### Source passage

Chris Atkinson said:


> Jimmy or Dan,
> 
> If you read this, please tell Jerry that Chris and all the RTF folks love him.
> 
> ...


Yes....well said, Chris. 

Judy


----------



## FOM (Jan 17, 2003)

Eric Johnson said:


> Don't know him. Wouldn't recognize him in a phone booth.
> 
> However, Jerry Harris was always present, always around, always had an appropriate comment, either serious or funny but mostly funny. Jerry has made a mark on this forum that will continue far into the future.
> 
> ...


Ditto. I have never met Jerry, but I have had the pleasure to hear him sing and he can sing, his voice can melt your heart and make you smile from ear to ear....

And who can forget his discription on indirect pressure?

God Bless you Jerry and may he give your family strength,

Lainee, Flash and Bullet


----------



## Guest (Oct 30, 2009)

Prayers sent


----------



## Gun_Dog2002 (Apr 22, 2003)

GT and I are thinking of you and sweetbride tonight Jerry. Take care old friend.....

/Paul

Classic Jerry....
http://www.retrievertraining.net/forums/showthread.php?t=13593&


----------



## Steve Hester (Apr 14, 2005)

Prayers sent for Jerry and his son Jimmy.


----------



## RedstarKennels (Dec 22, 2007)

Prayers...for Jerry and His Family. 
God Bless
Karen


----------



## Judy Chute (May 9, 2005)

Gun_Dog2002 said:


> GT and I are thinking of you and sweetbride tonight Jerry. Take care old friend.....
> 
> /Paul
> 
> ...


OMG....such a funny thread....brought smile and laughs this evening. "Classic Jerry...."


----------



## Jason E. (Sep 9, 2004)

Prayers sent....


----------



## john k (Jan 23, 2008)

God Bless Jerry Prayers sent


----------



## MikeBoley (Dec 26, 2003)

May the Peace of our Lord be with You Unca Jerry and your Family.
Mike


----------



## Ron in Portland (Apr 1, 2006)

More prayers from Oregon here.

Seeing all the comments and prayers, Jerry is a very blessed man indeed.


----------



## ramblinmaxx (Nov 17, 2004)

######

● Action item A
Repeat word for word the part of the forum thread about Jerry Harris between "Ditto. I have" and "on indirect pressure?", inclusive.
● Action item B
Write the next part of the forum thread about Jerry Harris, picking up after its final line.

### Material provided

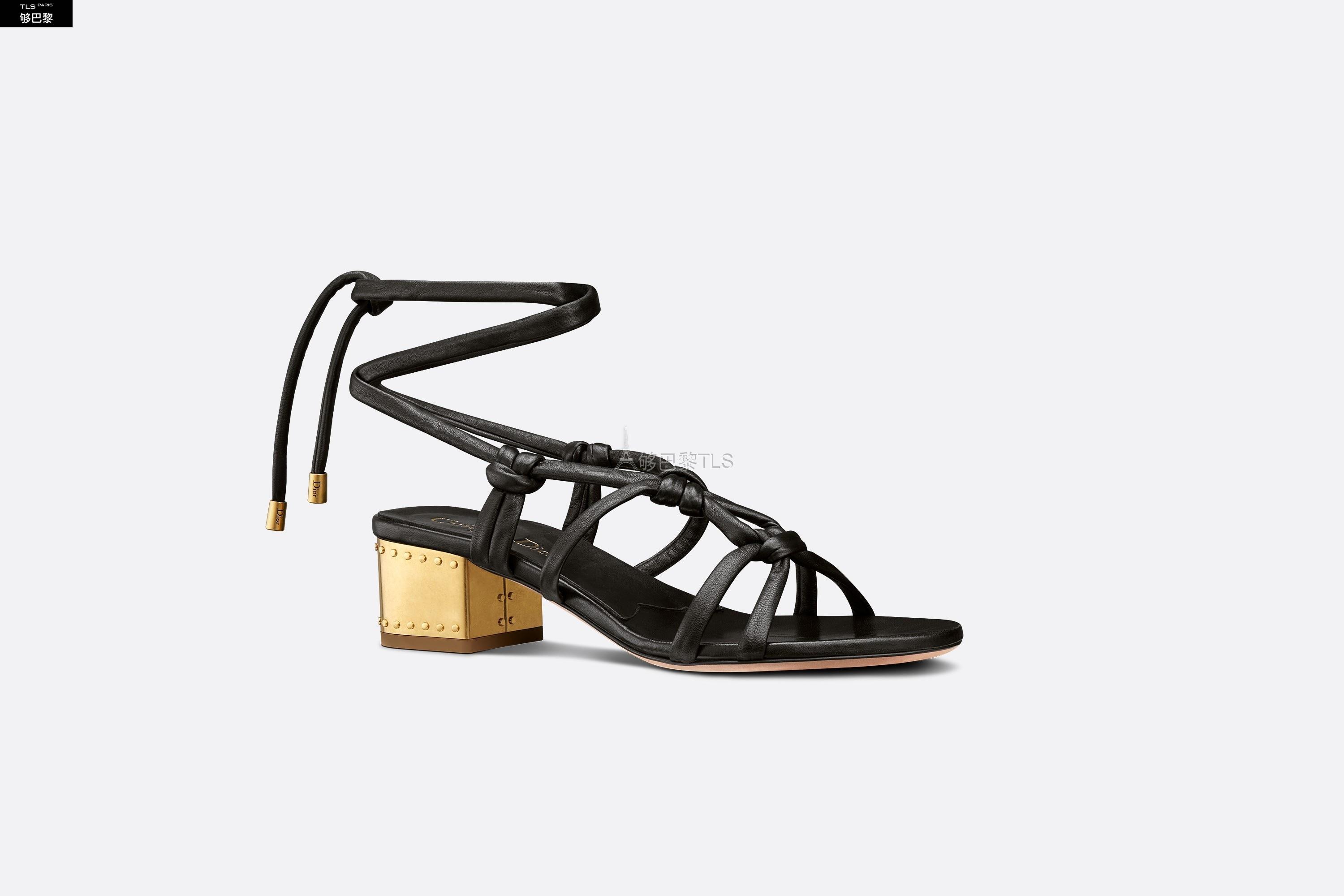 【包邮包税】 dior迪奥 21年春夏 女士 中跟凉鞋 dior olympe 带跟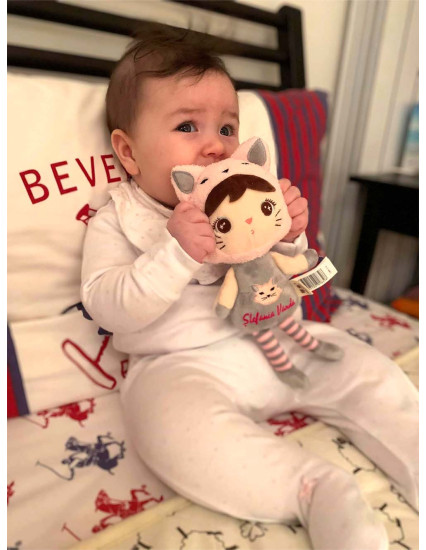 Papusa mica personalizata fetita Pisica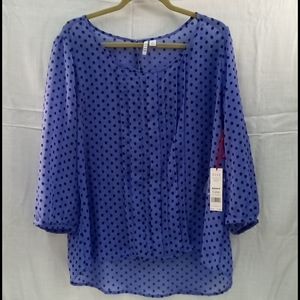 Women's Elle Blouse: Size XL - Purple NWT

######

● Answer A
Ditto. I have never met Jerry, but I have had the pleasure to hear him sing and he can sing, his voice can melt your heart and make you smile from ear to ear....

And who can forget his discription on indirect pressure?

● Answer B
Prayers sent from North Texas.

Marty & Lesa


----------



## Pals (Jul 29, 2008)

May our Lord bless Jerry and the Harris family.


----------



## Andy Carlson (Jan 3, 2003)

Prayers for you Jerry that you are given what you need. You have been in my thoughts the last few days - you are a very special man.

God bless you.

Andy


----------



## Vicky Trainor (May 19, 2003)

Unca Jer,

As you held this pup in your hands, may God hold you and your family in His hands.
You are always in our prayers.

Love,
Vicky


----------



## Hoosier (Feb 28, 2008)

Praying for Jerry and his family. I don't know Jerry, but he seem to have brought something positive to all he has come in contact with, and that says all I need to know about the man. God bless.


----------



## Janet Kimbrough (Aug 14, 2003)

My thoughts and prayers go out to Jerry and his family at this difficult time.

Janet


----------



## Skybuster (May 5, 2008)

Never had the honor of meeting Unca Jerr, but i did get to enjoy his humor and see what an affectionate and caring man he is by reading his posts. Prayers from Houston for Jerry and his family.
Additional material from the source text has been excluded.